Des paroles lourdes de conséquences (14/09/2005)

Les catastrophes s'expliquent parfois en demi teintes sans y voir de relations immédiates. 

En 1961, J.F. Kennedy prononçait un discours qui allait changer les attitudes des Américains pour de nombreuses années et dont les paroles allaient se retourner en définitive contre eux. Sous une forme anodine qui appelait, au premier degré, à de nombreux applaudissements, il lançait le 20 janvier 1961 lors de son investiture: 

"Ne demande pas ce que ton pays peut faire pour toi, demande ce que tu peux faire pour ton pays. 

Sous un chapeau galvanisant l'esprit "dompteur" américain, par ces mots, il montrait et portait aux nues le chemin de l'individualisme à outrance et diabolisait l'"Etat Providence". La solidarité, la pauvreté: connais pas! La réussite attend ceux qui savent l'atteindre avec ses propres atouts dans le jeu de la vie.

Aujourd'hui encore, les Etats-Unis ne se sont dotés d'aucun moyen d'assurer à tous leurs citoyens un minimum de bien-être, de sécurité au niveau de la santé.  Nous assistons au schisme entre l'Américain du côté face de la pièce d'un dollar, ceux qui vivent sur le haut du pavé, logés parfois dans des villas de millions de dollars dont on voit en vitrine le reflet  par les films à la gloire du pays et du côté pile de la pièce, les sans-abris qui vivent dans l'ombre des porches des gratte-ciel à même le pavé en hiver par des températures glaciales. Ces deux mondes se croisent sans se voir, sans que le second puisse espérer bénéficier du moindre égard ni de la moindre sollicitude ou compassion du premier.
^^^^^^^^
▶ _Tâches à réaliser_
- A) Recopiez fidèlement le passage du texte sur le discours de Kennedy compris entre "Des paroles lourdes" et "jeu de la vie.", bornes incluses.
- B) Prolongez le texte sur le discours de Kennedy à partir de sa dernière phrase.

Entrées d'un jeu de données
^^^^^^^^
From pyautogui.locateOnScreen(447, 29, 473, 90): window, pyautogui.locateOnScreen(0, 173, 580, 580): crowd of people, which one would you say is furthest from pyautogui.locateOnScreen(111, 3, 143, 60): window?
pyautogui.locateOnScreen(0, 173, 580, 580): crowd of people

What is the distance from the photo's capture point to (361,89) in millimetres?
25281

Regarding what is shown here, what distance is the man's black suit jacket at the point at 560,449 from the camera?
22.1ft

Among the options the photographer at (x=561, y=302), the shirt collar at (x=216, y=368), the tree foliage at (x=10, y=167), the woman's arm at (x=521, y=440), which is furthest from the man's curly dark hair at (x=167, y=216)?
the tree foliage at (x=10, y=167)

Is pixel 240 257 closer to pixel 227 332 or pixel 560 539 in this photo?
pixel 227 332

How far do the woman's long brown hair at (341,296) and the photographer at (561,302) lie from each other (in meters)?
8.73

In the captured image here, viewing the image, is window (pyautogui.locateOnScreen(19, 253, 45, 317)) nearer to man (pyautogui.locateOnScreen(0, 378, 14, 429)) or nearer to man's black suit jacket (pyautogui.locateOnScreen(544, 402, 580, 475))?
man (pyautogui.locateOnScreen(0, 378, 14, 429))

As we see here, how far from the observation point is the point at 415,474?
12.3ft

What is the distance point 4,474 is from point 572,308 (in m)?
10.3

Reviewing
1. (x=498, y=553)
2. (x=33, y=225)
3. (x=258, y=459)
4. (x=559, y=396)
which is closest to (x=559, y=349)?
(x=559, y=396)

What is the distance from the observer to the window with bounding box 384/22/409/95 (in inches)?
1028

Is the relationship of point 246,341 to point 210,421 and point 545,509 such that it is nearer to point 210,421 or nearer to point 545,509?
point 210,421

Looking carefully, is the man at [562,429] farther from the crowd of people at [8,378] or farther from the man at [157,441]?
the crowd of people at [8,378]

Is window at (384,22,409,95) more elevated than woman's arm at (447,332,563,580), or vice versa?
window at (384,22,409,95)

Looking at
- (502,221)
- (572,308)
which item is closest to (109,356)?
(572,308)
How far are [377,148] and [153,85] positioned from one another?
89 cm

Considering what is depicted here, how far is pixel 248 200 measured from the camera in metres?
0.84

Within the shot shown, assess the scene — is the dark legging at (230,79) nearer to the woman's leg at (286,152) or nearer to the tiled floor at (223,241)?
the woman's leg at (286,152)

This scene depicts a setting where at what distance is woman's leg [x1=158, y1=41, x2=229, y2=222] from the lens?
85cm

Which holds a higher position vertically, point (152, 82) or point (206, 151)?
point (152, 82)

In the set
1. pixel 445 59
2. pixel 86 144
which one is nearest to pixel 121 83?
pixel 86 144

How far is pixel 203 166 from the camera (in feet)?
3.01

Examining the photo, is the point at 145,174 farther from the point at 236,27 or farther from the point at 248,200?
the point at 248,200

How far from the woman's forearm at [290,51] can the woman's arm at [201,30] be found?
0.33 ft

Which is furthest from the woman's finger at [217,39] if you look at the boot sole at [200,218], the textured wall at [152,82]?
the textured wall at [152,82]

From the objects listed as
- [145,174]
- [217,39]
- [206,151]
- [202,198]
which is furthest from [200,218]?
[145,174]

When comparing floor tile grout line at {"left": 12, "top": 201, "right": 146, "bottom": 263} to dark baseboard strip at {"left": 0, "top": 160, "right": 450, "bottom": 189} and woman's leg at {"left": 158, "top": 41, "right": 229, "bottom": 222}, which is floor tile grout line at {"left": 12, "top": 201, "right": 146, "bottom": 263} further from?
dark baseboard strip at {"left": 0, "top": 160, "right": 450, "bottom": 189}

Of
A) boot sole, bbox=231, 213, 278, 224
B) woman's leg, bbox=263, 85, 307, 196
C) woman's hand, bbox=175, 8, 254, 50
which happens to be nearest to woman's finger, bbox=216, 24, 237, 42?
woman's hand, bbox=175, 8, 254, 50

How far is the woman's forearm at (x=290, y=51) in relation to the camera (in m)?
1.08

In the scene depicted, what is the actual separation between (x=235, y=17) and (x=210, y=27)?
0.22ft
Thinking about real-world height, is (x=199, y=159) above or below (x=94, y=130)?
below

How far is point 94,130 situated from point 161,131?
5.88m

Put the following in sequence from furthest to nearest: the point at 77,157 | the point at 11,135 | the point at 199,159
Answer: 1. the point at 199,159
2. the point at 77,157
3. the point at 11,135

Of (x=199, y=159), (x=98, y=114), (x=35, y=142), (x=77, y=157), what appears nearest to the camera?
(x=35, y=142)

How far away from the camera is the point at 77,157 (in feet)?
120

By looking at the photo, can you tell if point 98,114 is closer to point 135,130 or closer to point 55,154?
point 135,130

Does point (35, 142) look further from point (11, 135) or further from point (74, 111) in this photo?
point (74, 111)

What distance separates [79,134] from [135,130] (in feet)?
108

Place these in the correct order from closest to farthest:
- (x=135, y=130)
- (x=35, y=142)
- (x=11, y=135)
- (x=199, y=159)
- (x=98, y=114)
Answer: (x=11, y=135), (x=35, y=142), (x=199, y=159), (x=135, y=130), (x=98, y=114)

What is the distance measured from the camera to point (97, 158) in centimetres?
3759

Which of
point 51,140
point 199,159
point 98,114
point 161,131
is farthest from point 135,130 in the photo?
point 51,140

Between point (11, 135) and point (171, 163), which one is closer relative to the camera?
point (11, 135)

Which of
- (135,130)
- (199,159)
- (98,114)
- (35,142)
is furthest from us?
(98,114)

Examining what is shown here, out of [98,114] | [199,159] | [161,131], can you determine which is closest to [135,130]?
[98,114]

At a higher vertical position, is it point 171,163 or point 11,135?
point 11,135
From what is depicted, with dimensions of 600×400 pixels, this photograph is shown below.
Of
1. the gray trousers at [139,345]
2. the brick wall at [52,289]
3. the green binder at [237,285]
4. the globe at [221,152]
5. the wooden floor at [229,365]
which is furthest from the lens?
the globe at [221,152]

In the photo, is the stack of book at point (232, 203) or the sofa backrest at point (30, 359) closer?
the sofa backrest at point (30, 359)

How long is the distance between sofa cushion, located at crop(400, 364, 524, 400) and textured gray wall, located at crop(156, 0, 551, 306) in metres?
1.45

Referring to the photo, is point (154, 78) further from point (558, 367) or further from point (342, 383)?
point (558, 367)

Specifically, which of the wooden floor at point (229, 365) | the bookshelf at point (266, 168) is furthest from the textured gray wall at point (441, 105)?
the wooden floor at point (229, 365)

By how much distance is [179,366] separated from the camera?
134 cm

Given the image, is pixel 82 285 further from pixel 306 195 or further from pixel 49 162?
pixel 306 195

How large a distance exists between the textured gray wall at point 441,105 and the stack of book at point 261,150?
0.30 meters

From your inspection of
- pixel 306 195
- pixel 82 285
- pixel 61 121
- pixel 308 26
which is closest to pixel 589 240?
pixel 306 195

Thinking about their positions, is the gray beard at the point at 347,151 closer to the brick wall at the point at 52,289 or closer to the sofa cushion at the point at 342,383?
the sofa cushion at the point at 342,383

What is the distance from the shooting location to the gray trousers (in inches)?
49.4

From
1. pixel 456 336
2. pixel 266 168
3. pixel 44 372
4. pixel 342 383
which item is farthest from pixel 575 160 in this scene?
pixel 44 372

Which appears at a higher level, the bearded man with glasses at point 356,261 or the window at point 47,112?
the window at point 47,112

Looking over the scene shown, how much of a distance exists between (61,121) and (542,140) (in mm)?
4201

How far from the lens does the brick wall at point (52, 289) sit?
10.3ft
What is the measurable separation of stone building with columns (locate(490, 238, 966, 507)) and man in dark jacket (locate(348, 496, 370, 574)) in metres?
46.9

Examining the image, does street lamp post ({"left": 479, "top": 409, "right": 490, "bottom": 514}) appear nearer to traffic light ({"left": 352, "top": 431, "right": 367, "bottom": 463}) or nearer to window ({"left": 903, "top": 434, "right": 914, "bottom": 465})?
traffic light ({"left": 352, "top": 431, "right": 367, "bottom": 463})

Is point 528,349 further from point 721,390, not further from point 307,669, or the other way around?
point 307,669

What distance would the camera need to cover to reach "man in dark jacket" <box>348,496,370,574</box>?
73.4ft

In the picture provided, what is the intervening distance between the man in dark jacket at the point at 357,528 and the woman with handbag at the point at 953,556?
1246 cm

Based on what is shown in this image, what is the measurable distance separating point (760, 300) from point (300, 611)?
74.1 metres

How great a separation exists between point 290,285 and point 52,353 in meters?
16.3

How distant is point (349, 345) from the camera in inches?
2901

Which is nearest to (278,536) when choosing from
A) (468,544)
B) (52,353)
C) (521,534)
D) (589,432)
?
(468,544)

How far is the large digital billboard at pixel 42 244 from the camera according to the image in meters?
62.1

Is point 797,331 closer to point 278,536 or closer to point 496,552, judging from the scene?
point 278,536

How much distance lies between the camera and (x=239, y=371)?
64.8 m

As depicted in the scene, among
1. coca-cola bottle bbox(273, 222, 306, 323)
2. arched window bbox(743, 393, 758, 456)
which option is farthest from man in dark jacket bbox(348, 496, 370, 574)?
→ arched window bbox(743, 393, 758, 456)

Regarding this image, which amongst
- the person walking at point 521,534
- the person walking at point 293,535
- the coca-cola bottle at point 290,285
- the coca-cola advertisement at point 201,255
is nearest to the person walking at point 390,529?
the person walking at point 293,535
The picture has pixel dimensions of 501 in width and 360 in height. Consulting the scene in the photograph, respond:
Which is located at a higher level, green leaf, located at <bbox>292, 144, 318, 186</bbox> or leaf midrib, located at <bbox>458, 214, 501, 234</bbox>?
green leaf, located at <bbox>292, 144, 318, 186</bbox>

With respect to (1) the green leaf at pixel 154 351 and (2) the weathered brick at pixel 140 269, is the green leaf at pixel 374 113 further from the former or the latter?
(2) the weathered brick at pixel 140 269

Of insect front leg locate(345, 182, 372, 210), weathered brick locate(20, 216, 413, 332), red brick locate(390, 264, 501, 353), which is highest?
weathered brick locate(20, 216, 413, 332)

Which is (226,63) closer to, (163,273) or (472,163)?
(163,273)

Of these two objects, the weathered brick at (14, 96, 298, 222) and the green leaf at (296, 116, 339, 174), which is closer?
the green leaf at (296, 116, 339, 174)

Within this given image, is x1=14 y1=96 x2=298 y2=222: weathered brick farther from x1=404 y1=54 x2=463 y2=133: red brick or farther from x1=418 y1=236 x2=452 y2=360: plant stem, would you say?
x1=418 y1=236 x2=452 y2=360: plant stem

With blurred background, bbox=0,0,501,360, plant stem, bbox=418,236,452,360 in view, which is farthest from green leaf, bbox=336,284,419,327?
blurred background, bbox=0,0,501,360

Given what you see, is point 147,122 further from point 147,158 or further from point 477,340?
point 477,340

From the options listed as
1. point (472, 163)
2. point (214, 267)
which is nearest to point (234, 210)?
^^^^^^^^
▶ _Problèmes résolus_
- A)
Des paroles lourdes de conséquences (14/09/2005)

Les catastrophes s'expliquent parfois en demi teintes sans y voir de relations immédiates. 

En 1961, J.F. Kennedy prononçait un discours qui allait changer les attitudes des Américains pour de nombreuses années et dont les paroles allaient se retourner en définitive contre eux. Sous une forme anodine qui appelait, au premier degré, à de nombreux applaudissements, il lançait le 20 janvier 1961 lors de son investiture: 

"Ne demande pas ce que ton pays peut faire pour toi, demande ce que tu peux faire pour ton pays. 

Sous un chapeau galvanisant l'esprit "dompteur" américain, par ces mots, il montrait et portait aux nues le chemin de l'individualisme à outrance et diabolisait l'"Etat Providence". La solidarité, la pauvreté: connais pas! La réussite attend ceux qui savent l'atteindre avec ses propres atouts dans le jeu de la vie.

- B)
Dans le pays de l'Oncle Sam, la sécurité sociale, dont nous jouissons de ce côté de l'Atlantique, est quasi inexistante. La mutuelle et la santé sont affaires d'assurances payées, rubis sur l'ongle, aux sociétés d'assurance privées accessible uniquement par le groupe des nantis. Le second subissant les affres de la vie sans beaucoup aide sociale (si elle existe).   

Pourtant  des deux partis qui gouvernent alternativement le pays, le parti démocrate, plus proche du "social", aurait pu déjà apporter certaines solutions. Depuis le temps, on aurait pu penser voire sortir les indigents de cette ornière. Et bien, non, seuls de maigres progrès ont été accomplis.

Que voit-on récemment comme résultats de ce que je viens de rappeler?

La catastrophe des suites du cyclone Katrina  aurait pu faire, aux dernières nouvelles, plus de 1.000 morts (selon un bilan toujours provisoir), des villes sinistrées complètement à reconstruire. La météorologie avait prévenu de l'ampleur prévisible du cyclone, donc pas de prise au dépourvu. L'alarme d'une gradation maximale de force 5 sur l'échelle Saffir-Simpson avait été même envisagée, mais a pu être rétrogradée d'amplitude. L'opération d'avertissement se résumait, en tout et pour tout, en un conseil de quitter la ville ou de se calfeutrer au mieux dans sa maison. La protection de ses ressortissants contre des éléments naturels déchainés bien plus fréquents aux US qu'en Europe, n'a pas généré plus d'idées dans l'esprit des autorités pour préparer les secours qui allaient être nécessaire. Ni bus, ni camions envoyés par le gouvernement pour évacuer les démunis. On aurait pu s'attendre, comme chez nous, à voir polices, pompiers, protection civile prendre les choses en mains. Il faut constater que la Garde Nationale US a malheureusement un tiers de ses effectifs en Irak et, d'autre part, que 60% de l'argent nécessaire pour fortifier les digues de protection avait été utilisé pour cette même destination.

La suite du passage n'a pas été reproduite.